Cadent, Great Britain’s newest and largest gas distribution company will use the mighty machine to dig a tunnel under the River Thames. They invited the world famous veterans to name it, after striking up a relationship with the Royal Hospital while sinking a 30m tunnel shaft in the hospital grounds earlier this year.
The pensioners chose to name the machine Amanda, after Royal Hospital Chelsea Infirmary Business Manager Amanda Lord, who has worked at the hospital since 2009.
Chelsea Pensioner Tom Mullaney said: “Amanda is a well-loved member of staff and does a lot to support us as Pensioners.
“I thought she would be delighted to be nominated by the Pensioner community as she is always in the background, never in the fore and deserves recognition.
He added: “One thing I do have to clarify is that she’s certainly not boring!”
Amanda commented: “It is an honour to work at the Royal Hospital and I’m absolutely thrilled to have been nominated to have the tunnel boring machine named after me.
“Initially I thought this was a joke being played on me by some of the Pensioners which I’d been playing along with so I dread to think what they’ve been saying about me!”
Project Manager Andrew Hejdner said: “We’ve had a great relationship with the Royal Hospital and its staff and residents and also with Battersea Park on the other side of the river.
“We thought inviting the Chelsea Pensioners to name the Tunnel Boring Machine would be a great way to show our appreciation of the local community’s patience and understanding while we carry out this important project.”

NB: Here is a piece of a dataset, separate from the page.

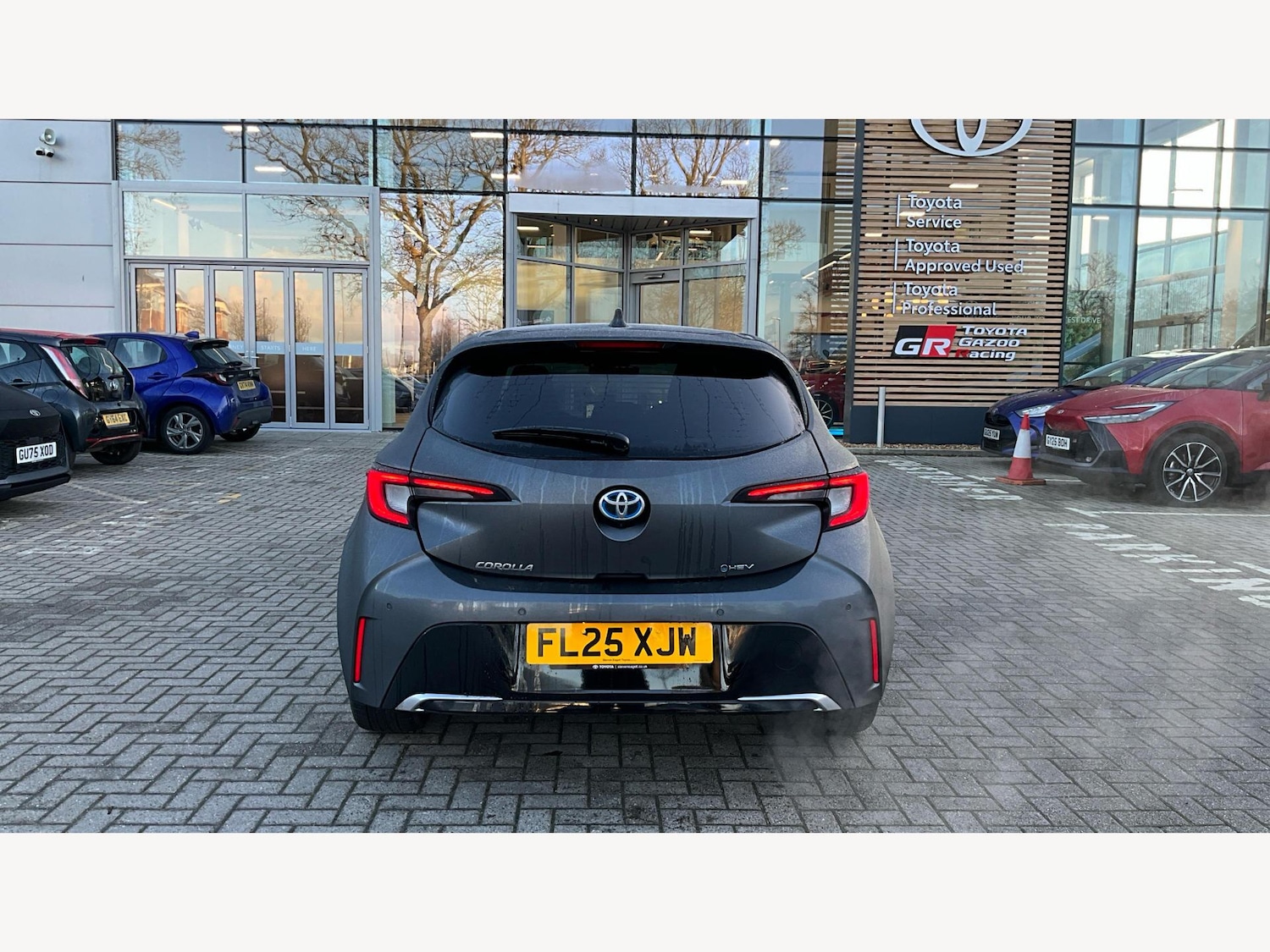 Used Toyota Corolla 2025 for sale - 77020960: Photo 21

The tunnel forms a critical part of Cadent’s essential £1billion programme to replace ageing gas infrastructure in the capital to help ensure Londoners keep on enjoying safe and reliable gas supplies for cooking and heating.
To prepare for tunnelling Cadent sunk two 30m shafts, including the one in the grounds of the Royal Hospital Chelsea and the other in Battersea Park.

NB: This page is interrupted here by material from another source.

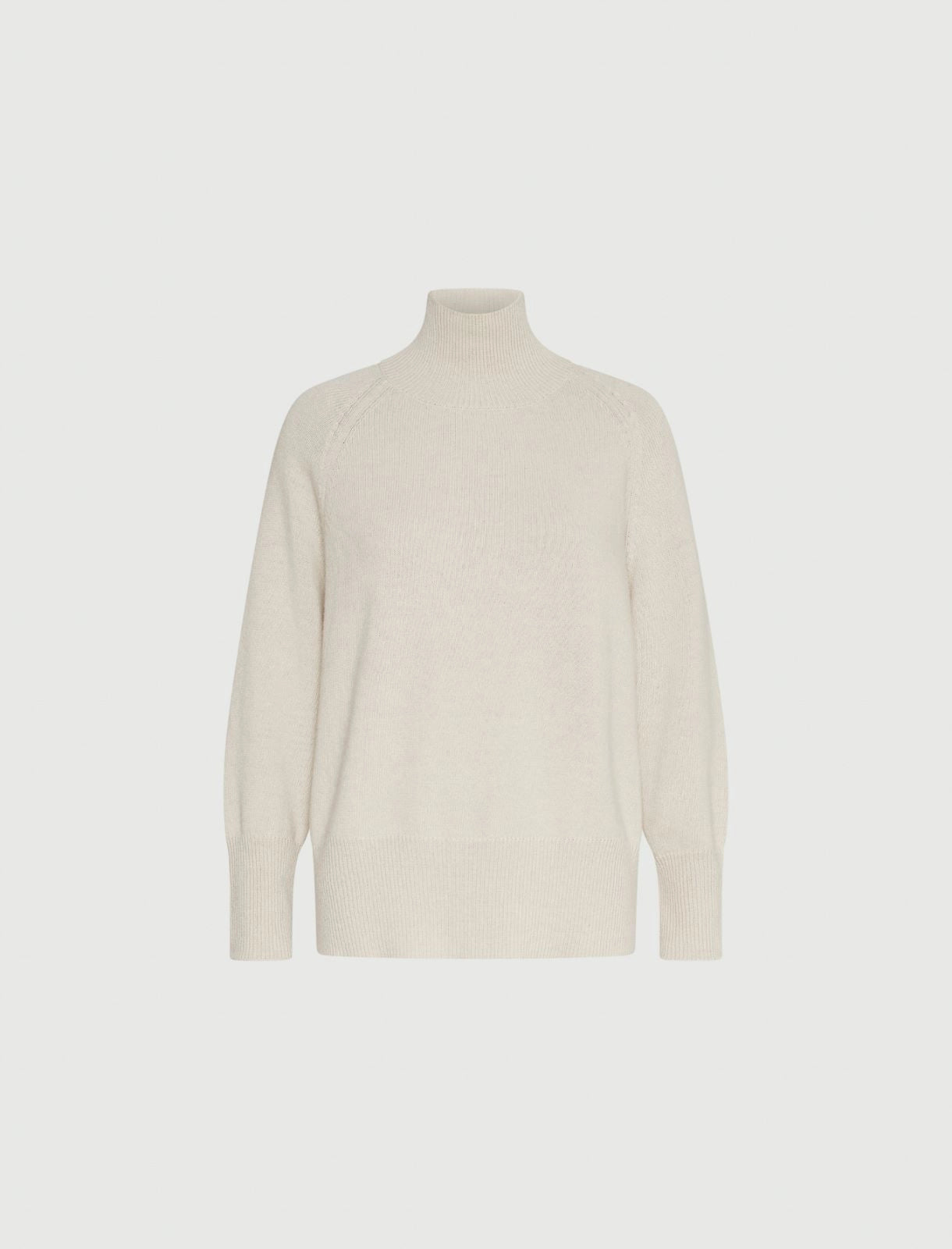 MARELLA maglia over in lana e cashmere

Tunnelling will start after TBM Amanda has been lowered into the shaft in the hospital grounds. She will be remotely controlled by an above ground operator and carve out a 330m long tunnel and tunnelling is expected to be completed in 2018 after which the new intermediate pressure gas pipe will be installed.
Getting the project underway has been a major administrative and logistical exercise. As part of the planning process Cadent has held discussions with 15 different organisations, securing 20 different permissions, working around other major projects such as Thames Tideway and ensuring local events such as the Chelsea Flower Show and arts fair Masterpiece were not affected by the project.

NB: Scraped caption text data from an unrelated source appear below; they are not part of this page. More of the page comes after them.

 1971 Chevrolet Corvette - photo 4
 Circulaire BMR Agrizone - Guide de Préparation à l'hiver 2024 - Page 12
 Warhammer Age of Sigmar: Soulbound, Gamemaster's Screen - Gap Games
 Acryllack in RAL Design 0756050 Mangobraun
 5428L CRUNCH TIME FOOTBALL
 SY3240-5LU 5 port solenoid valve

Mr Hejdner added: “Our project team have shown exemplary hard work and commitment to ensure everything is kept to schedule.
“The new pipe will play a vital part in helping to ensure our capital has first class infrastructure that will help ensure it remains one of the world’s leading cities.”
The project is being delivered by Cadent’s strategic partner tRIIO, which also includes contractors Mott MacDonald and Skanska. The tunnel is part of Cadent’s £1billion investment in replacing ageing gas mains across the capital.